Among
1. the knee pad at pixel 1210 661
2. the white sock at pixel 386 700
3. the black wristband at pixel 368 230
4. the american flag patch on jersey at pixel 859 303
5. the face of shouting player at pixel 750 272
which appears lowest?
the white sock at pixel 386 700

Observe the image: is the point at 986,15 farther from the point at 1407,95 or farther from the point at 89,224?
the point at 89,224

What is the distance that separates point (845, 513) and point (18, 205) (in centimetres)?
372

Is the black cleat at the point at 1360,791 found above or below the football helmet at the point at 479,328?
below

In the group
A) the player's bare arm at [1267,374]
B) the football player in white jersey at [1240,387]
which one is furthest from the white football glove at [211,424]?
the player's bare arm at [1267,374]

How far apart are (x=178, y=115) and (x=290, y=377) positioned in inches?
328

What is being asked>
Rewrite every line of the items above as one numbered list, dropping any blank lines.

Solution for this problem>
1. Among
2. 1. the knee pad at pixel 1210 661
3. 2. the white sock at pixel 386 700
4. 3. the black wristband at pixel 368 230
5. 4. the american flag patch on jersey at pixel 859 303
6. 5. the face of shouting player at pixel 750 272
7. which appears lowest?
8. the white sock at pixel 386 700
9. Observe the image: is the point at 986,15 farther from the point at 1407,95 or farther from the point at 89,224?
10. the point at 89,224
11. What is the distance that separates point (845, 513) and point (18, 205) (in centimetres)?
12. 372
13. Is the black cleat at the point at 1360,791 found above or below the football helmet at the point at 479,328?
14. below
15. In the group
16. A) the player's bare arm at [1267,374]
17. B) the football player in white jersey at [1240,387]
18. which one is furthest from the white football glove at [211,424]?
19. the player's bare arm at [1267,374]
20. How far apart are (x=178, y=115) and (x=290, y=377) positioned in inches?
21. 328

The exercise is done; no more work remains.